According to benefits consulting firm William M. Mercer Inc., the average cost per employee in 2000 jumped to $4,430 from $4,097 in 1999, and while few of those employers surveyed in 1999 said that they shifted those costs to their employees, companies now appear to be taking a different approach.
"Attraction and retention of employees is still a big issue," says Blaine Bos, a consultant in Mercer’s Chicago office and one of the study’s authors. "But in companies where shareholder demands and the pressures of global competition are driving the bus, controlling runaway expenses takes priority."
Of the 3,300 employers questioned in the survey, 40% said that they would increase employee contribution levels in 2001 and 17% said that they would raise deductibles, copayments or out-of-pocket maximums. In 1999, 21% of the survey respondents said that they would increase employee contributions and 9% responded that they would shift some of the cost to employees.
Additionally, large employers, those with 500 or more employees, said that they plan to shift the cost even farther. Fifty-eight percent of those employers said that they would raise contributions, and 26% said that they would shift cost through other cost-sharing provisions.

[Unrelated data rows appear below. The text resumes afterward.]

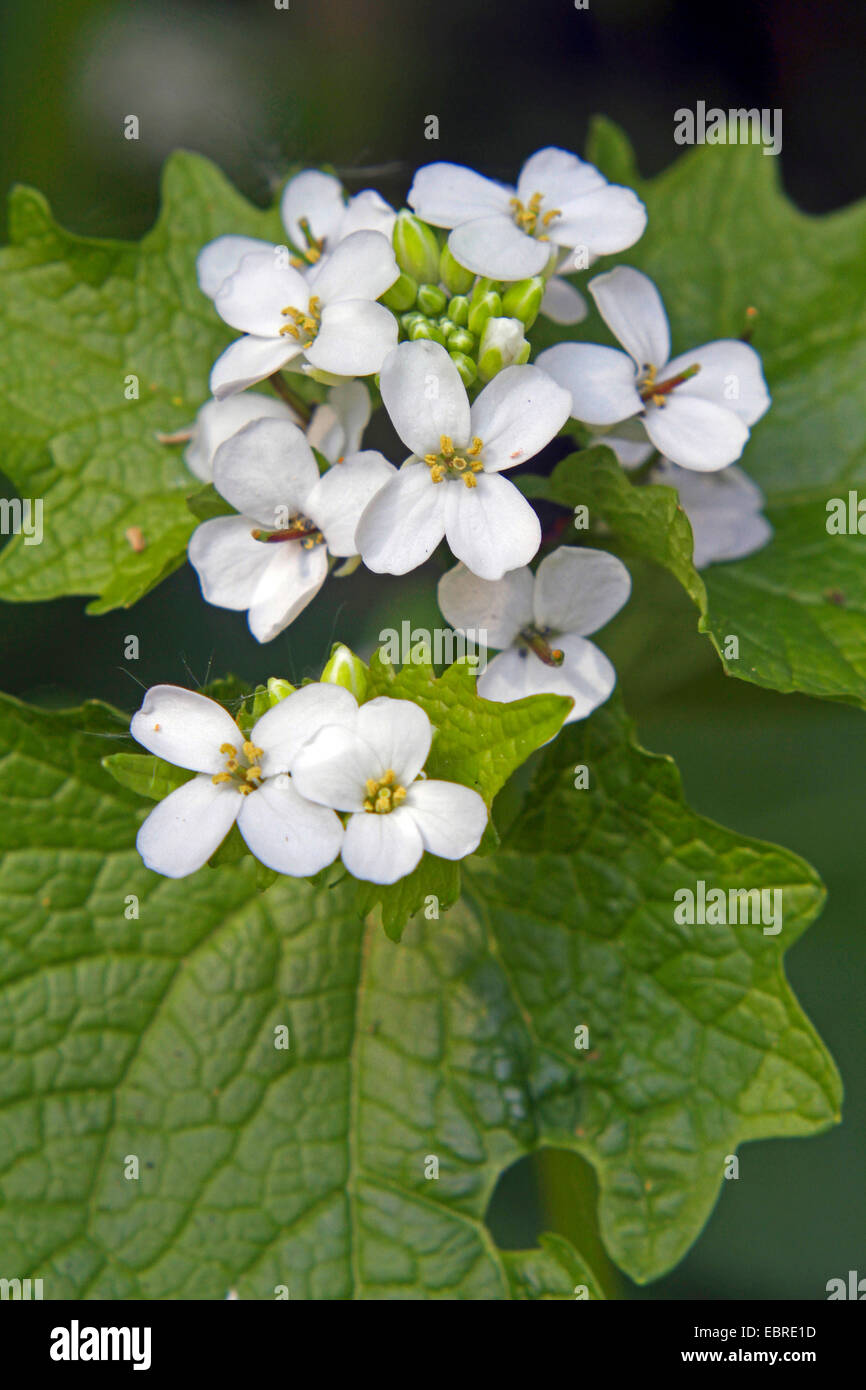 Garlic mustard, Hedge Garlic, Jack-by-the-Hedge (Alliaria petiolata), flowers, Germany Stock Photo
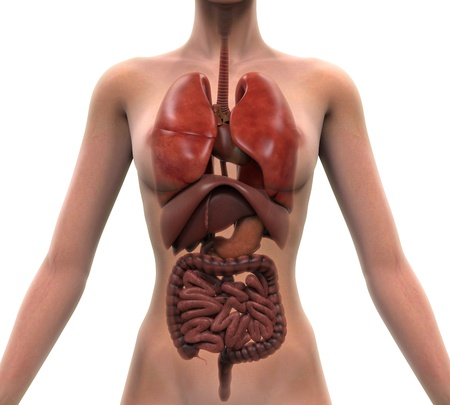 internal organ: Anterior View of Human Body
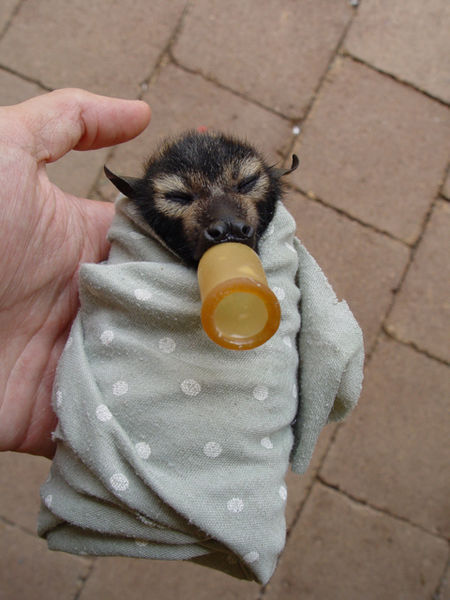 Spectacled flying fox baby, at the Tolga Bat Hospital http://en.wikipedia.org/wiki/Spectacled_flying_fox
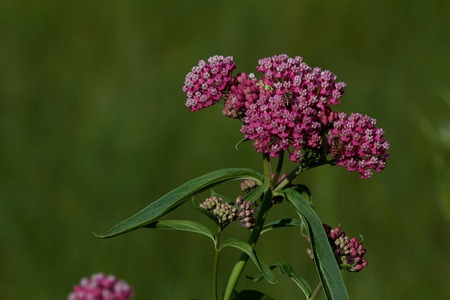 pollinators: Swamp milkweed blossoms with two bees, horizontal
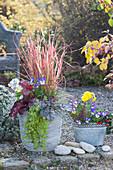 Herbstzauber mit Rotgras, Purpurglöckchen, Pfennigkraut und Hornveilchen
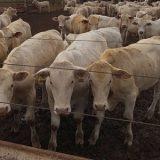 Avaliação raça Canchim feita primeira vez com tecnologia que calcula curva de lucro por animal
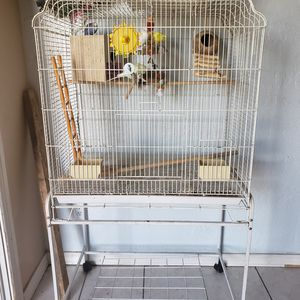 pájaros australianos for Sale in Phoenix, AZ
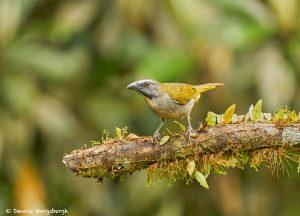 9022 Buff-throated Saltator (Saltator maximus), Ecuador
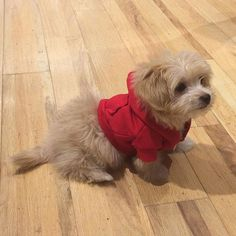 Bentley, our cutest customer, wearing the Dog Zip Hoodie ! #AmericanApparel #MadeInUSA #Puppy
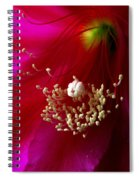 Cactus Flower Interior Spiral Notebook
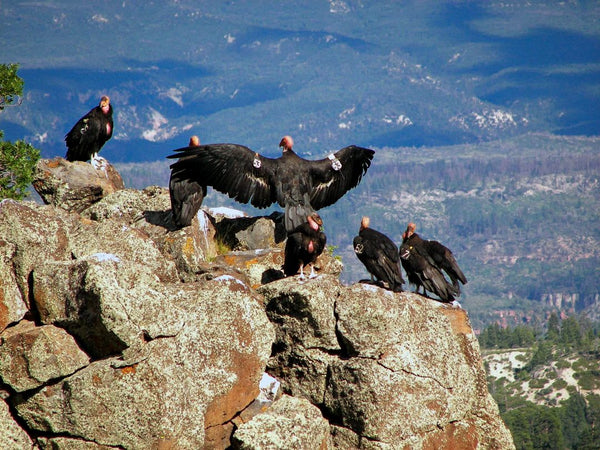 Zion's Condor Celebrity Doubles as Milestone for Conservation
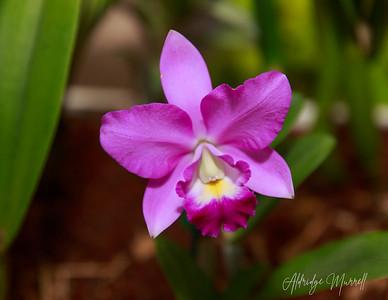 Orchids 2020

An even greater number of employers are pulling retiree coverage plans as a means of curbing expenses, the survey found. This year the number of large employers offering this kind of coverage to pre-Medicare-eligible retirees fell to 31% from 35%, and to 24% from 28% for Medicare-eligible retirees.
Looking at the downside
Mercer acknowledges a downside to offering retiree coverage, noting that employers reported an average 10.6% cost increase, to $5,537, over two years for pre-Medicare-eligible retirees and
a 17% increase, to $2,319, for Medicare-eligible retirees in the year 2000.
However, Bos warns that there also is a downside to not offering retiree coverage. "Without a retiree medical plan, employees wait longer to retire, which may delay career advancement for younger employees. And those employers trying to attract experienced, midcareer employees may find the lack of retiree coverage hurts them," he says.
Yet, as employers begin to pass certain health care costs along to their employees, the Mercer survey found that drug copayments have not kept pace. While drugs account for roughly 14% of the total cost of a medical plan, Mercer said, in 2000, the average per prescription employee copayment rose $1 to $8 for generic drugs, and $2 to $16 for branded drugs.
The survey also found HMO costs rising beyond those of preferred provider organization (PPO) plans, 9.6% vs. 7.7%, in 2000. Further, costs for point-of-service plans were up 10.1%.
"HMOs promised to bring cost increases under control, but now we’re seeing cost going up faster in HMOs than in less-managed PPO plans," Bos says. Yet on average, HMO coverage costs, arriving at $3,713, were about $300 less than PPO coverage in 2000.
The survey found a 2% increase, to 32%, in all employees covered under HMOs, with enrollment in POS plans holding steady at 16%, after years of decline. PPO enrollment was found to have remained unchanged at 44% after five years of solid growth, Mercer says.
Despite the cost increases of 2000, and the anticipated rise in costs in the upcoming year, the survey found that most employers would not be willing to take themselves entirely out of the picture.
When asked how responsive they would be to simply increasing employees’ pay and allowing them to find their own health coverage, only 5% of the respondents said that they would be very receptive, 18% said that they would be somewhat responsive, and 53% said that they are not at all responsive to such a strategy.